Risotto al Funghi. Wow. 

Just reading those words make my mouth water… that soft chewy rice texture, mixed with the subtle taste of mushroom and cheese can make even the pickiest eater’s taste buds rejoice in happiness. Although the dish is solid on its own, there’s a secret something that can make the meal an over the moon experience: pairing it with the right wine. 

In 2001, I found out the power wine pairing had when it was done correctly. 

I was having a delicious meal at Guy Savoy in Paris with a dear friend of mine, and to end our dinner, we decided to order a bottle of the famous Château d’Yquem. We kindly asked the maître to bring us a dessert that would perfectly accompany the bottle of wine we had ordered; he kindly agreed, and told us he would be sending us a selection of the best treats available, as long as they paired well. 

Dessert #1 – Passion Fruit Mousse. 

Dessert #2 –Passion Fruit Mousse.

At this point I could tell he was up to something…

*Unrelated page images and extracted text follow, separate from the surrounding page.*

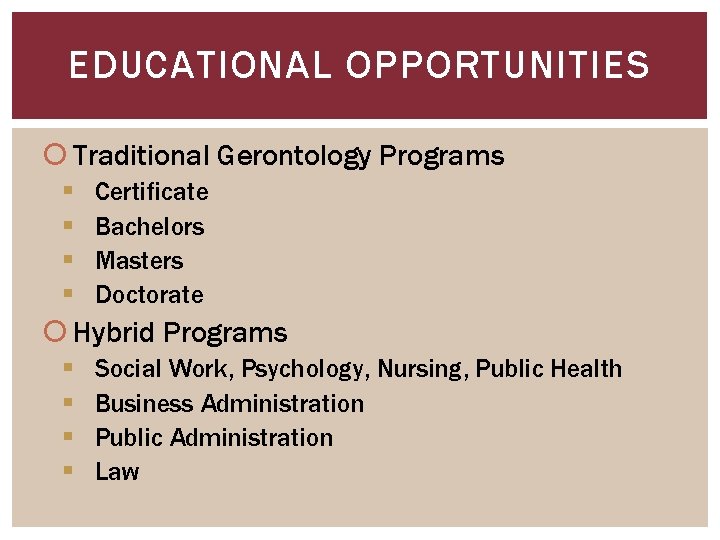 EDUCATIONAL OPPORTUNITIES

• Traditional Gerontology Programs
• Certificate
• Bachelors
• Masters
• Doctorate
• Hybrid Programs
• Social Work, Psychology, Nursing, Public Health
• Business Administration
• Public Administration
• Law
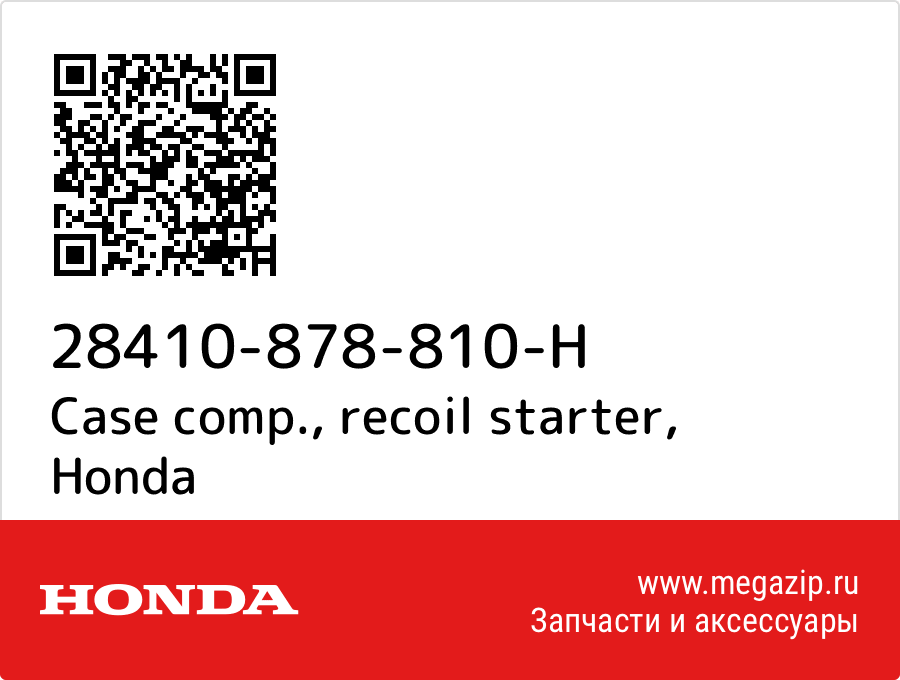 28410-878-810-H
Case comp., recoil starter, Honda

HONDA

www.megazip.ru
Запчасти и аксессуары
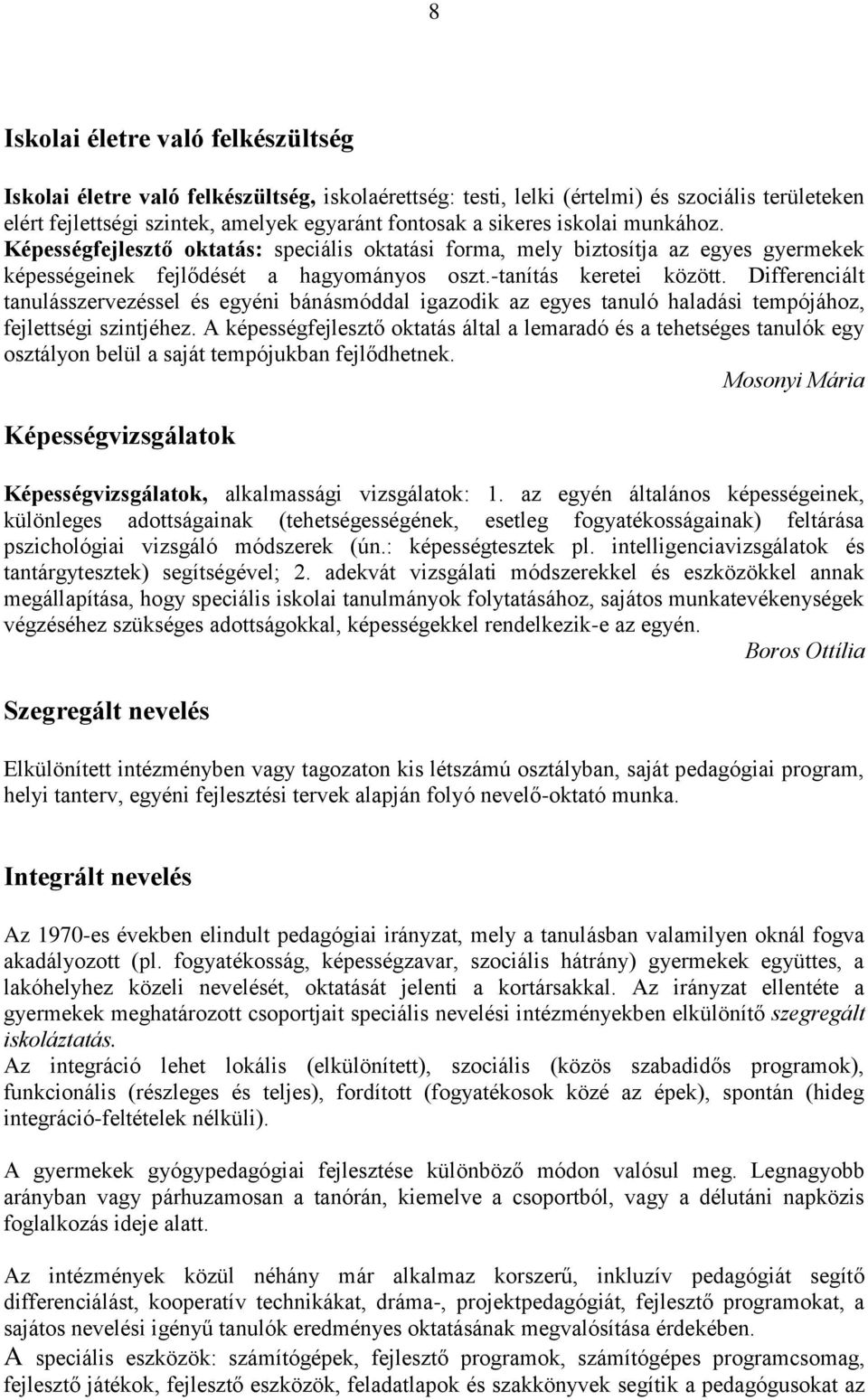 8

Iskolai életre való felkészültség

Iskolai életre való felkészültség, iskolaérettség: testi, lelki (értelmi) és szociális területeken elért fejlettségi szintek, amelyek egyaránt fontosak a sikeres iskolai munkához.
Képességfejlesztő oktatás: speciális oktatási forma, mely biztosítja az egyes gyermekek képességeinek fejlődését a hagyományos oszt.-tanítás keretei között. Differenciált tanulásszervezéssel és egyéni bánásmóddal igazodik az egyes tanuló haladási tempójához, fejlettségi szintjéhez. A képességfejlesztő oktatás által a lemaradó és a tehetséges tanulók egy osztályon belül a saját tempójukban fejlődhetnek.
Mosonyi Mária

Képességvizsgálatok

Képességvizsgálatok, alkalmassági vizsgálatok: 1. az egyén általános képességeinek, különleges adottságainak (tehetségességének, esetleg fogyatékosságainak) feltárása pszichológiai vizsgáló módszerek (ún.: képességtesztek pl. intelligenciavizsgálatok és tantárgytesztek) segítségével; 2. adekvát vizsgálati módszerekkel és eszközökkel annak megállapítása, hogy speciális iskolai tanulmányok folytatásához, sajátos munkatevékenységek végzéséhez szükséges adottságokkal, képességekkel rendelkezik-e az egyén.
Boros Ottília

Szegregált nevelés

Elkülönített intézményben vagy tagozaton kis létszámú osztályban, saját pedagógiai program, helyi tanterv, egyéni fejlesztési tervek alapján folyó nevelő-oktató munka.

Integrált nevelés

Az 1970-es években elindult pedagógiai irányzat, mely a tanulásban valamilyen oknál fogva akadályozott (pl. fogyatékosság, képességzavar, szociális hátrány) gyermekek együttes, a lakóhelyhez közeli nevelését, oktatását jelenti a kortársakkal. Az irányzat ellentéte a gyermekek meghatározott csoportjait speciális nevelési intézményekben elkülönítő szegregált iskoláztatás.
Az integráció lehet lokális (elkülönített), szociális (közös szabadidős programok), funkcionális (részleges és teljes), fordított (fogyatékosok közé az épek), spontán (hideg integráció-feltételek nélküli).

A gyermekek gyógypedagógiai fejlesztése különböző módon valósul meg. Legnagyobb arányban vagy párhuzamosan a tanórán, kiemelve a csoportból, vagy a délutáni napközis foglalkozás ideje alatt.

Az intézmények közül néhány már alkalmaz korszerű, inkluzív pedagógiát segítő differenciálást, kooperatív technikákat, dráma-, projektpedagógiát, fejlesztő programokat, a sajátos nevelési igényű tanulók eredményes oktatásának megvalósítása érdekében.
A speciális eszközök: számítógépek, fejlesztő programok, számítógépes programcsomag, fejlesztő játékok, fejlesztő eszközök, feladatlapok és szakkönyvek segítik a pedagógusokat az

Desert #3 –Passion Fruit Mousse. 

I glanced up at him in disbelief. He glanced back at us and responded, “Passion Fruit Mousse is the only dessert that must be paired with this wine”. I wasn’t sure if he was right or wrong, but that idea of having the appropriate wine for the appropriate food has stuck with me ever since. 

Okay, back to the Risotto al Funghi.

To give you all the best recommendations, I delved deep into some Italian wine books, and got into contact with some of my dear friends who are deeply involved in the culinary world. 

Before we start, you need to keep in mind that the centerpiece in terms of flavor of this Risotto, is the mushroom. Is it raw, cooked, earthy, sweet, truffle? It’s important to understand this, because the wine choice should never overpower the flavor of the main ingredient. In general terms for this dish, I’d recommend staying away from red wines with potent aromas, or white wines that are more on the sweet side. I know that seems fairly broad, so I put together a list you can follow based on the feedback and conclusions I made on my own:

Top tier wines suggested by chefs: Barolo, or Chardonnay from Piedmont in northern Italy. Barbaresco could also pair well. • French Wine: Chardonnay from Bourgogne, such as Puligny Montrachet, Meursault or Chablis. If you want red wine, a Côtes du Rhône or a Pomerol suave from Bordeaux.

Italian wines: Lange from Piedmont, or any Chardonnay from Umbria or Sicily. If you want a cheaper alternative you can try a Pinot Grigio or a soft Sangiovese such as Rosso di Montalcino o Chianti.

Others: A good Tignanello, or solid Montepulciano d’Abruzzo. A white Arneis could also work well. 

If you’re in the mood for red:  Pinot Noir, such as a Ribera del Duero

Something different: Franciacorta or an Andalusian Jerez. 

Like I mentioned earlier, the single most important thing to keep in mind is to make sure the wine doesn’t overpower the flavor of your food, but rather, complements it. I invite you all to mix, match and taste, and let me know what your favorite wine pairing was! 

Like Julia Child once said: “Wine is meant to be with food- that is the point of it!